__The tasks__.
a - Reproduce a passage from the pycochleagram documentation word for word. Begin at the words "pycochleagram.utils module" and stop after "display present on the machine.".
b - Answer these questions from the pycochleagram documentation:
(i) What default value does the cmap parameter of cochshow take?
(ii) According to the documentation, what happens when matplotlib is imported with an interactive backend on a machine without a display?
(iii) In what unit is the snr parameter of combine_signal_and_noise given?
c - Continue the pycochleagram documentation, starting after its final sentence.

__Text provided__.
^^^^

Convert the signal into a standard batch shape for use with cochleagram.py functions. The first dimension is the batch dimension.

Parameters:signal (array) – The sound signal (waveform) in the time domain. Should be either a flattened array with shape (n_samples,), a row vector with shape (1, n_samples), a column vector with shape (n_samples, 1), or a 2D matrix of the form [batch, waveform].
Returns:
out_signal: If the input signal has a valid shape, returns a
2D version of the signal with the first dimension as the batch dimension.
Return type:array
Raises:ValueError – Raises an error of the input signal has invalid shape.
pycochleagram.subband.reshape_signal_canonical(signal)[source]

Convert the signal into a canonical shape for use with cochleagram.py functions.

This first verifies that the signal contains only one data channel, which can be in a row, a column, or a flat array. Then it flattens the signal array.

Parameters:signal (array) – The sound signal (waveform) in the time domain. Should be either a flattened array with shape (n_samples,), a row vector with shape (1, n_samples), or a column vector with shape (n_samples, 1).
Returns:
out_signal: If the input signal has a valid shape, returns a
flattened version of the signal.
Return type:array
Raises:ValueError – Raises an error of the input signal has invalid shape.

pycochleagram.utils module

pycochleagram.utils.check_if_display_exists()[source]

Check if a display is present on the machine. This can be used to conditionally import matplotlib, as importing it with an interactive backend on a machine without a display causes a core dump.

Returns:Indicates if there is a display present on the machine.
Return type:(bool)
pycochleagram.utils.cochshow(cochleagram, interact=True, cmap='magma')[source]

Helper function to facilitate displaying cochleagrams.

Parameters:
  • cochleagram (array) – Cochleagram to display with matplotlib.
  • interact (bool, optional) – Determines if interactive plot should be shown. If True (default), plot will be shown. If this is False, the figure will be created but not displayed.
  • cmap (str, optional) – A matplotlib cmap name to use for this plot.
Returns:

image: Whatever matplotlib.pyplot.plt returns.
Return type:

AxesImage
pycochleagram.utils.combine_signal_and_noise(signal, noise, snr)[source]

Combine the signal and noise at the provided snr.

Parameters:
  • signal (array-like) – Signal waveform data.
  • noise (array-like) – Noise waveform data.
  • snr (number) – SNR level in dB.
Returns:

Combined signal and noise waveform.
Return type:

signal_and_noise
pycochleagram.utils.compute_cochleagram_shape(signal_len, sr, n, sample_factor, env_sr=None)[source]

Returns the shape of the cochleagram that will be created from by using the provided parameters.

^^^^

__Information given__.
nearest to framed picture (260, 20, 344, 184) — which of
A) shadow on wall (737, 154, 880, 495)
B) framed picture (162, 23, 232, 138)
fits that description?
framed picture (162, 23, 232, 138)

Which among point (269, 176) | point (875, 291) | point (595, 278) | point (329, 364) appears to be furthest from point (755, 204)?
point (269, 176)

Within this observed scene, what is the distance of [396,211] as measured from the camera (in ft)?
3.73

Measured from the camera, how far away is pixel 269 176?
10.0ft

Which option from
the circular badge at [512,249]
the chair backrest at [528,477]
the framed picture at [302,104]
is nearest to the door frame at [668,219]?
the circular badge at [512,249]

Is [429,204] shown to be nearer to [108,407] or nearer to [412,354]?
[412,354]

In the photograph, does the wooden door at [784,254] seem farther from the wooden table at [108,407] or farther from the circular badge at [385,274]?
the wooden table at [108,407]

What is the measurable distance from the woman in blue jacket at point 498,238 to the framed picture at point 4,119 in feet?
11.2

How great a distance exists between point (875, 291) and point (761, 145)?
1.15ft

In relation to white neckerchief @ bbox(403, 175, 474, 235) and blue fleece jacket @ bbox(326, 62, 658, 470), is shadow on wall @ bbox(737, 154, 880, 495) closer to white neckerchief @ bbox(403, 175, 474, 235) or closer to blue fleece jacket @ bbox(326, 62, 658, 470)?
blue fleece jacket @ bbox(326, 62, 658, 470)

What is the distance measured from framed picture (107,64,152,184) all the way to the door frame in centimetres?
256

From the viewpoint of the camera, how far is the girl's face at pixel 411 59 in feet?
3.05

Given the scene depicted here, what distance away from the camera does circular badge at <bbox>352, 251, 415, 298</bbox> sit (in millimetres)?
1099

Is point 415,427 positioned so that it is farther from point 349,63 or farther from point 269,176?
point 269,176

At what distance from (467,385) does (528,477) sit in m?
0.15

^^^^

__Expected results__.
a -
pycochleagram.utils module

pycochleagram.utils.check_if_display_exists()[source]

Check if a display is present on the machine. This can be used to conditionally import matplotlib, as importing it with an interactive backend on a machine without a display causes a core dump.

Returns:Indicates if there is a display present on the machine.

b -
(i) 'magma'
(ii) It causes a core dump.
(iii) dB

c -
Parameters:
  • signal_len (int) – Length of signal waveform.
  • sr (int) – Waveform sampling rate.
  • n (int) – Number of filters requested in the filter bank.
  • sample_factor (int) – Degree of overcompleteness of the filter bank.
  • env_sr (int, optional) – Envelope sampling rate, if None (default), will equal the waveform sampling rate sr.
Returns:

Shape of the array containing the cochleagram.
Return type:

tuple
pycochleagram.utils.fft(a, n=None, axis=-1, norm=None, mode='auto', params=None)[source]

Provides support for various implementations of the FFT, using numpy’s fftpack or pyfftw’s fftw. This uses a numpy.fft-like interface.

Parameters:
  • a (array) – Time-domain signal.
  • mode (str) – Determines which FFT implementation will be used. Options are ‘fftw’, ‘np’, and ‘auto’. Using ‘auto’, will attempt to use a pyfftw implementation with some sensible parameters (if the module is available), and will use numpy’s fftpack implementation otherwise.
  • n (int, optional) – Length of the transformed axis of the output. If n is smaller than the length of the input, the input is cropped. If it is larger, the input is padded with zeros. If n is not given, the length of the input along the axis specified by axis is used.
  • axis (int, optional) – Axis over which to compute the FFT. If not given, the last axis is used.
  • norm ({None, 'ortho'}, optional) – Support for numpy interface.
  • params (dict, None, optional) – Dictionary of additional input arguments to provide to the appropriate fft function (usually fftw). Note, named arguments (e.g., n, axis, and norm) will override identically named arguments in params. If mode is ‘auto’ and params dict is None, sensible values will be chosen. If params is not None, it will not be altered.
Returns:

fft_a: Signal in the frequency domain in FFT standard order. See numpy.fft() for a description of the output.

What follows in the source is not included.